Mapping Life on Earth Could Predict Finding it on Mars

May 11, 2005 - A researcher from Washington University in St. Louis is developing techniques that will help understand how early life developed and diverged here on Earth, to help predict where and what form it might take on Mars. Carrine Blank has traced the genetic relationships between different classes of bacteria, and determined when they broke away from each other to evolve into distinct organisms. These patterns of divergence have happened in several places on Earth, so it's possible they happened on Mars too.

Did Life Arrive Before the solar system Even Formed?

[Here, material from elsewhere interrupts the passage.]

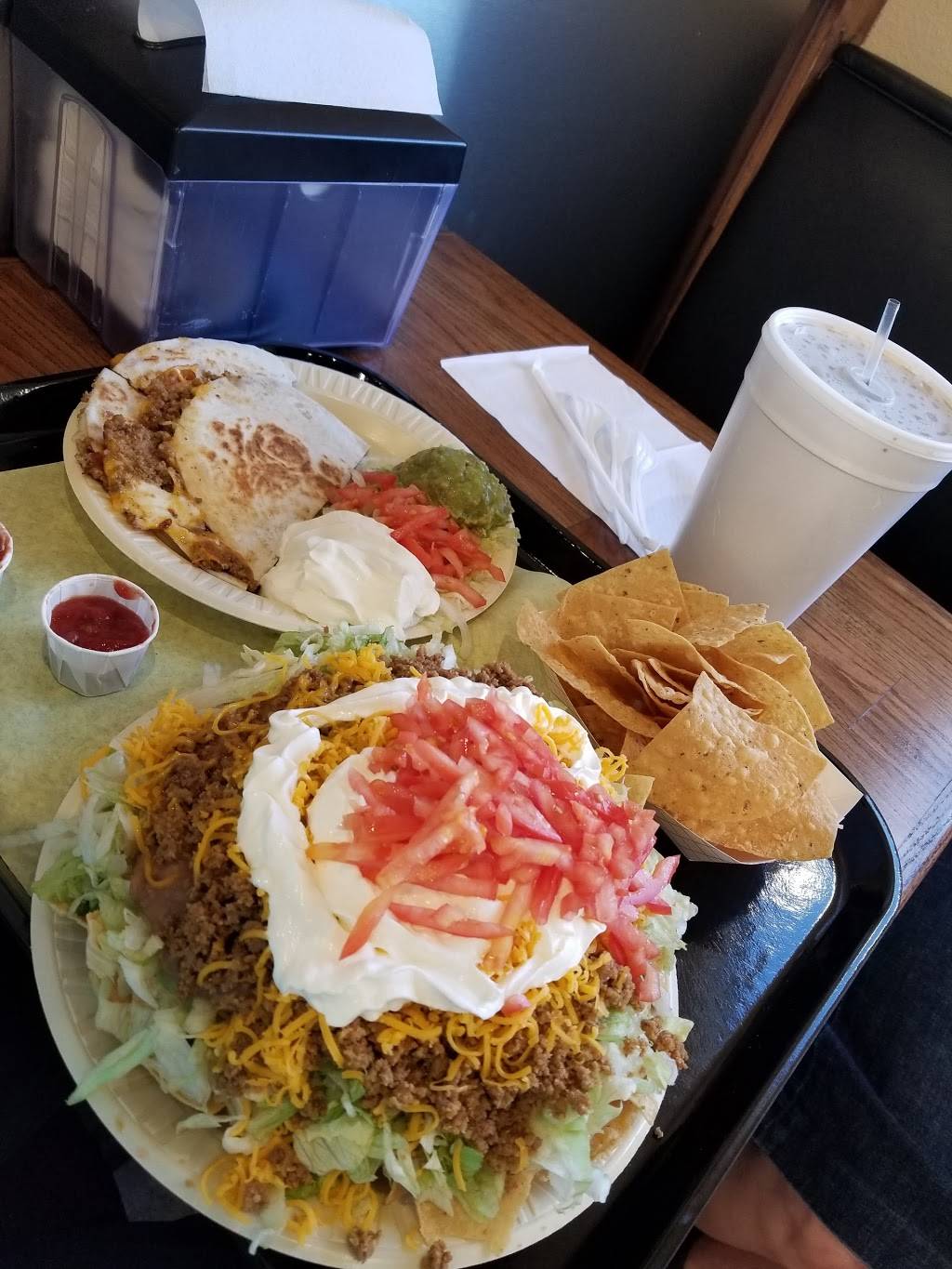 Taco Delite | restaurant | 409 TX-78, Wylie, TX 75098, USA | 9724424177 OR +1 972-442-4177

May 4, 2005 - The theory of panspermia proposes that life really gets around, jumping fron planet to planet - or even from star to star. Life might be everywhere! Assuming this is true, how do single-celled bacteria make the journey through the vacuum of space? Easy, they use chunks of rock as space ships, in a process called lithopanspermia. And now, researchers from Princeton and the University of Michigan think that life carrying rocks might have been right there at the beginning of our solar system, keeping their tiny astronauts safe and sound, frozen in statis until the planets formed and the right conditions let them thaw out, stretch their proteins, and begin a process leading from microbe to mankind.